--- Exercise brief ---
Identify and pull out each line of the entries in which "selected" occurs.
╭─ Records for processing
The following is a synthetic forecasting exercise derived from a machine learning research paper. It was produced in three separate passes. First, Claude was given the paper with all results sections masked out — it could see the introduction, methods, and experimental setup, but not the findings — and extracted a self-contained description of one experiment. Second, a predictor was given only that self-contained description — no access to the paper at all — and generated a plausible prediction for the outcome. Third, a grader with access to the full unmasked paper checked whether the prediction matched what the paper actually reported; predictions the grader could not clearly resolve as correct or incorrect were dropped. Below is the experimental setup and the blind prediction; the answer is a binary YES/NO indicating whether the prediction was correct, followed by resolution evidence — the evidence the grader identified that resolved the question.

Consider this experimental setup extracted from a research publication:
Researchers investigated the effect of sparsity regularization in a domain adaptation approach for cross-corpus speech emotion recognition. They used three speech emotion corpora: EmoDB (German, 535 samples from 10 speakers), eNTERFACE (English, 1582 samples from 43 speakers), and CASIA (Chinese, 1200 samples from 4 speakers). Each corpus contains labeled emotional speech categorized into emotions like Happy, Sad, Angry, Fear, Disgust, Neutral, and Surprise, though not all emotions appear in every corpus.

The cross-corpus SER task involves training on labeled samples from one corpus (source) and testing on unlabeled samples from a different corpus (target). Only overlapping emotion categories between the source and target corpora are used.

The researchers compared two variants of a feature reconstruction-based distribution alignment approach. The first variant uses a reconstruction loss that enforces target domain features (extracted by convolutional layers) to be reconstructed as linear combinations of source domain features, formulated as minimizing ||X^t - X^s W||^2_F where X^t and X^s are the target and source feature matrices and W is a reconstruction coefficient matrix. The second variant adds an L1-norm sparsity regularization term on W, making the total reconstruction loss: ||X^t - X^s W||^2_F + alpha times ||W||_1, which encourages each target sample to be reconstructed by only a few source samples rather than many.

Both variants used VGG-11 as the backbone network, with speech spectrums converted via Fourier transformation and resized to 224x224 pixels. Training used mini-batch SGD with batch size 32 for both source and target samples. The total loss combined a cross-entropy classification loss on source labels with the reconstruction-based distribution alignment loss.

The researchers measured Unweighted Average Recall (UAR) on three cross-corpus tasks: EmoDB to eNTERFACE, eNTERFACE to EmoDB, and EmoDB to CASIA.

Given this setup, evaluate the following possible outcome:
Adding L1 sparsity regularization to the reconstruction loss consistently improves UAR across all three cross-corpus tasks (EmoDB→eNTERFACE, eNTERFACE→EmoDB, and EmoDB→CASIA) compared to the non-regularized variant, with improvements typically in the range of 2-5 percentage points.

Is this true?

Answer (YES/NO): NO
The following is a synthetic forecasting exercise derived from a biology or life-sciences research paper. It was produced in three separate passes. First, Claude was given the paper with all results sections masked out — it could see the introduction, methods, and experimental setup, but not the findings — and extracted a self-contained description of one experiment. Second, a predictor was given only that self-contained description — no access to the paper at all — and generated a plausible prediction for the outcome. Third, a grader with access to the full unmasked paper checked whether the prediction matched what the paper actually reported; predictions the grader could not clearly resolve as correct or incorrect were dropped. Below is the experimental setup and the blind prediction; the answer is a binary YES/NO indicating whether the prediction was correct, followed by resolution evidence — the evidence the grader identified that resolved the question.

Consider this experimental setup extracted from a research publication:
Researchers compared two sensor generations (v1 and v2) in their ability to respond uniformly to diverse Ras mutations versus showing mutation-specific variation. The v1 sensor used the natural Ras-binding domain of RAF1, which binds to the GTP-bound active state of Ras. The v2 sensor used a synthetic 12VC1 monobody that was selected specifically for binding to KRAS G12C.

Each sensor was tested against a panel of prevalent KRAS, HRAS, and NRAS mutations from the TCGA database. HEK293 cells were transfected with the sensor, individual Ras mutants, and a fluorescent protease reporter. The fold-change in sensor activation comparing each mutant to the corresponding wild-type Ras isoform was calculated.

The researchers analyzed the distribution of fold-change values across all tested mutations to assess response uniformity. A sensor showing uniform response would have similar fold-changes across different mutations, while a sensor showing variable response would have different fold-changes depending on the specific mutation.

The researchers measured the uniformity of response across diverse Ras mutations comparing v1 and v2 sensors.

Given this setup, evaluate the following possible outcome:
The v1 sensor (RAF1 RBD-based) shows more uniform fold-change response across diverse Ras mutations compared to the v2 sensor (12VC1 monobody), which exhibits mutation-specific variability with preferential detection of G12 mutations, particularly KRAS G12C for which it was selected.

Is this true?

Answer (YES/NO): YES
╰─
--- The completed task ---
Researchers compared two sensor generations (v1 and v2) in their ability to respond uniformly to diverse Ras mutations versus showing mutation-specific variation. The v1 sensor used the natural Ras-binding domain of RAF1, which binds to the GTP-bound active state of Ras. The v2 sensor used a synthetic 12VC1 monobody that was selected specifically for binding to KRAS G12C.
The v1 sensor (RAF1 RBD-based) shows more uniform fold-change response across diverse Ras mutations compared to the v2 sensor (12VC1 monobody), which exhibits mutation-specific variability with preferential detection of G12 mutations, particularly KRAS G12C for which it was selected.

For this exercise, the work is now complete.